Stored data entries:
= = = = = = =

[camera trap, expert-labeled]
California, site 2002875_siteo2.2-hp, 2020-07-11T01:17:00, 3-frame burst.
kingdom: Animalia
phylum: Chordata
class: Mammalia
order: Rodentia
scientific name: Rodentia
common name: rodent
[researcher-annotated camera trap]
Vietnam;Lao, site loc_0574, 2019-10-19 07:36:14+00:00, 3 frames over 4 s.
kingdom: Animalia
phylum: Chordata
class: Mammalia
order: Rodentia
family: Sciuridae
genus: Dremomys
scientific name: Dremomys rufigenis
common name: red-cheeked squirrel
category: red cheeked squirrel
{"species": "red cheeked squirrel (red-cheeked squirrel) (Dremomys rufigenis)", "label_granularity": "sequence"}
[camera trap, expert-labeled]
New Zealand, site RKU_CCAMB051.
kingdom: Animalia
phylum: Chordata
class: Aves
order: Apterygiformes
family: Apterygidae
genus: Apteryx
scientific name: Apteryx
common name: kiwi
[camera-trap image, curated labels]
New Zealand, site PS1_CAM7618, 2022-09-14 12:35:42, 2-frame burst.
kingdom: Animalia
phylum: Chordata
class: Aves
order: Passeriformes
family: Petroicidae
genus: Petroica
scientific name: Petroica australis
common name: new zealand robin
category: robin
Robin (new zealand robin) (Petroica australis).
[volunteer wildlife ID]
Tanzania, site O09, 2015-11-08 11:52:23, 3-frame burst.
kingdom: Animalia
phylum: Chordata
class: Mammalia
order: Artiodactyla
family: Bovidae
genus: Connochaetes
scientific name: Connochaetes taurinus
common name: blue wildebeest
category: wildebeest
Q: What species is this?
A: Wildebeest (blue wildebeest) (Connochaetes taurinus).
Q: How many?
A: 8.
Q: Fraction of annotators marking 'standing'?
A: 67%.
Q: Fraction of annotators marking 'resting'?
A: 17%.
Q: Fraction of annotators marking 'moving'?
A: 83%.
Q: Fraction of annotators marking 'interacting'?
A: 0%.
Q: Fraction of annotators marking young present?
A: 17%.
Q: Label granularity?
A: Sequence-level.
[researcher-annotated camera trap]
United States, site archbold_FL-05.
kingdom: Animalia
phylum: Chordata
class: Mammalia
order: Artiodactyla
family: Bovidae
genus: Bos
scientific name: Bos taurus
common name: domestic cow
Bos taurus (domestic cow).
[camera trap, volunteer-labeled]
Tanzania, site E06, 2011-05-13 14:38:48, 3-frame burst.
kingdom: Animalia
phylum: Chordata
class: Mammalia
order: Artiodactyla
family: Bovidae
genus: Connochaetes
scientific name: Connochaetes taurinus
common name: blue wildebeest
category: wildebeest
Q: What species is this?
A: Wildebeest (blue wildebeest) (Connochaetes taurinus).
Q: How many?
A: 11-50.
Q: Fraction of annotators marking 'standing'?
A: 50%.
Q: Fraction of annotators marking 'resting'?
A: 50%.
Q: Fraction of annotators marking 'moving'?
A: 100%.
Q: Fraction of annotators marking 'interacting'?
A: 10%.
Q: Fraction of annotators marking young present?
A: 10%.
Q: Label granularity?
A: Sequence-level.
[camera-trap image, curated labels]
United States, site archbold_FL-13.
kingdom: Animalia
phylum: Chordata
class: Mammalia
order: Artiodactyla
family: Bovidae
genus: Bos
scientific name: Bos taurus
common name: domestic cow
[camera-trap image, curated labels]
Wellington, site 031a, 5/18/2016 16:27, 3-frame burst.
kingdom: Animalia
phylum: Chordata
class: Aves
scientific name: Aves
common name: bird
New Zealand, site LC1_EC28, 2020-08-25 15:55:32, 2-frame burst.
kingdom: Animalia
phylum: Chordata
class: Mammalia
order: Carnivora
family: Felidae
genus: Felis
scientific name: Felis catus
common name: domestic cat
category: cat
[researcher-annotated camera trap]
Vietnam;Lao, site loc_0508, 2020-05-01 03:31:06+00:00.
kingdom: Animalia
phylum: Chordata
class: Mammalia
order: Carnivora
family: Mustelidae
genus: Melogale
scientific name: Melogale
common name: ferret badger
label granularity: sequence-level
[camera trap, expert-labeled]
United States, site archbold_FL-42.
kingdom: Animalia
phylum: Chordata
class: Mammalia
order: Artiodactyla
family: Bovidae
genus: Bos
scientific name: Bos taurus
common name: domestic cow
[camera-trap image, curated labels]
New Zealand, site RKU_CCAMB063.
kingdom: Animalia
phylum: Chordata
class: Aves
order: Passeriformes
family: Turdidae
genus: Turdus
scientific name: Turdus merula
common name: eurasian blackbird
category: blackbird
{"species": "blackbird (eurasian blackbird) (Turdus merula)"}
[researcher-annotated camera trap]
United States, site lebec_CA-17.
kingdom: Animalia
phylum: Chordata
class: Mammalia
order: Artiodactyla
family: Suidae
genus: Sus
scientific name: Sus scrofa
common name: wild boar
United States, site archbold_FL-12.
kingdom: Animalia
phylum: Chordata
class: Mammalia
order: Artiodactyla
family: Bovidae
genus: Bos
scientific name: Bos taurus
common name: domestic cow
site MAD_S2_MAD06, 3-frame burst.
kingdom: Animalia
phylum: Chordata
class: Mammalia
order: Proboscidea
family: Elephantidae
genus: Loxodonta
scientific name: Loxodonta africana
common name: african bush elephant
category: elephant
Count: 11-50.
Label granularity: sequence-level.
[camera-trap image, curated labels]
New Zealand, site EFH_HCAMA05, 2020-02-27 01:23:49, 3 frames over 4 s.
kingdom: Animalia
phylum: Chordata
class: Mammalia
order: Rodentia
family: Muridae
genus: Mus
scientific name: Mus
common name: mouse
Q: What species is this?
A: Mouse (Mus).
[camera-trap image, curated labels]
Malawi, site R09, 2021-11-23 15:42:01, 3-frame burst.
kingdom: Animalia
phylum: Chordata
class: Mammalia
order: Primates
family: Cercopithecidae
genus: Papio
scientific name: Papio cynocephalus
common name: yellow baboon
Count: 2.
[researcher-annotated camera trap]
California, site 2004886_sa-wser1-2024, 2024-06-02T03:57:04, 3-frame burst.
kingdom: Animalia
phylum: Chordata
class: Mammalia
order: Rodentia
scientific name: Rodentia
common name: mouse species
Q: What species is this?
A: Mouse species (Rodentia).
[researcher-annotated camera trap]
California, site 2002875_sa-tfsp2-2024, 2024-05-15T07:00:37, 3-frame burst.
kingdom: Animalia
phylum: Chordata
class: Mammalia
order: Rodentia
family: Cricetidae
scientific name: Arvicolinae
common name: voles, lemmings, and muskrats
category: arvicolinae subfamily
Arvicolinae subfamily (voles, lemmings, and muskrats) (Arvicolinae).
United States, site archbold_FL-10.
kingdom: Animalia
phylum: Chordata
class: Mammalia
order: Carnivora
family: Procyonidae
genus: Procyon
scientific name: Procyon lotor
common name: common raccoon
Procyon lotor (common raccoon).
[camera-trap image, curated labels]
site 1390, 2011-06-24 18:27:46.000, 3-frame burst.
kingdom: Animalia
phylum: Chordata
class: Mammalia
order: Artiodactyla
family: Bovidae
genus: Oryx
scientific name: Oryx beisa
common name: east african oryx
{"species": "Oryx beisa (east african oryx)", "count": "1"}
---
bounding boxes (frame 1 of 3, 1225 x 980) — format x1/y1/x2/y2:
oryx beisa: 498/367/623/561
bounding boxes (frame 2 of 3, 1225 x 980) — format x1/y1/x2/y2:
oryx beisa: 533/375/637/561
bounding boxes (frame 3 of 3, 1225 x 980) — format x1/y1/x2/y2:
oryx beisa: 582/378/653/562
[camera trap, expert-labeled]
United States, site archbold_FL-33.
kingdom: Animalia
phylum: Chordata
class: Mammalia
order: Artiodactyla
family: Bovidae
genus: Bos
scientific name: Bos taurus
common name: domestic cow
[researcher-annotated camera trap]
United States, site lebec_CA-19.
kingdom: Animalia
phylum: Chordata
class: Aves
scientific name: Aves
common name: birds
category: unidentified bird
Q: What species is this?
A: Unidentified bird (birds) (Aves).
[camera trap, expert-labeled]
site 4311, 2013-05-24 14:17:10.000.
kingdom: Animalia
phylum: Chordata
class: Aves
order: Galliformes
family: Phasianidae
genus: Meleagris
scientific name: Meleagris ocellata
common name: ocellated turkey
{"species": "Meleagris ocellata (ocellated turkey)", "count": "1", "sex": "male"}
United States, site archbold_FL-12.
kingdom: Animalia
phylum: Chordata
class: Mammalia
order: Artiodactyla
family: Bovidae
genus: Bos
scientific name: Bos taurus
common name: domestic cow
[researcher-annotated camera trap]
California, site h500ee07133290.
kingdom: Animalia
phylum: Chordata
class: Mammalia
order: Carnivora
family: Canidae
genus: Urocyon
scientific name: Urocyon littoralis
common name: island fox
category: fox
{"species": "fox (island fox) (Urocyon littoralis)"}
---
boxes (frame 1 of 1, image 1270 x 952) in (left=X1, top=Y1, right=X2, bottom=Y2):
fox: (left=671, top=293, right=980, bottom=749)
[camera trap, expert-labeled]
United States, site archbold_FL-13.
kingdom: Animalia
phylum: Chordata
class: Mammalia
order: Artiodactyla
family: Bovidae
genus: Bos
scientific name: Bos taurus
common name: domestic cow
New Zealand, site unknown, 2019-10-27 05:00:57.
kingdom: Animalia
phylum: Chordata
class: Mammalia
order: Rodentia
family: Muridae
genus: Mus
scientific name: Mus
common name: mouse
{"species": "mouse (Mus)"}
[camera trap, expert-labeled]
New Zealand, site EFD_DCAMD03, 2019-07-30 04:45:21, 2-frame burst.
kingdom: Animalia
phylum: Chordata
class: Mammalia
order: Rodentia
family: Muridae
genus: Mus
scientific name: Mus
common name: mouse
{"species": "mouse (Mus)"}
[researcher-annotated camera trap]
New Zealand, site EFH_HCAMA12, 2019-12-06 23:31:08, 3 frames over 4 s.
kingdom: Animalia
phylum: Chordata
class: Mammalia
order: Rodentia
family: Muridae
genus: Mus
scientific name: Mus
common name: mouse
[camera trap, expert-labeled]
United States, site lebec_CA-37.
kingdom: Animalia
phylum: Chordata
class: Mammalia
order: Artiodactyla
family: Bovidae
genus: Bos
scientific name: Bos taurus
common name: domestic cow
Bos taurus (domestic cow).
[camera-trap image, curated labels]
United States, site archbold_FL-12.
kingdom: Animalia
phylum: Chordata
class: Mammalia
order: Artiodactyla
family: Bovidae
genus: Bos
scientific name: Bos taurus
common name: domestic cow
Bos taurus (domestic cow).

= = = = = = =

To do> Your output should consist solely of the lines from the beginning of the entries through the line containing "family: Sciuridae", reproduced exactly.

Solved problem>
[camera trap, expert-labeled]
California, site 2002875_siteo2.2-hp, 2020-07-11T01:17:00, 3-frame burst.
kingdom: Animalia
phylum: Chordata
class: Mammalia
order: Rodentia
scientific name: Rodentia
common name: rodent
[researcher-annotated camera trap]
Vietnam;Lao, site loc_0574, 2019-10-19 07:36:14+00:00, 3 frames over 4 s.
kingdom: Animalia
phylum: Chordata
class: Mammalia
order: Rodentia
family: Sciuridae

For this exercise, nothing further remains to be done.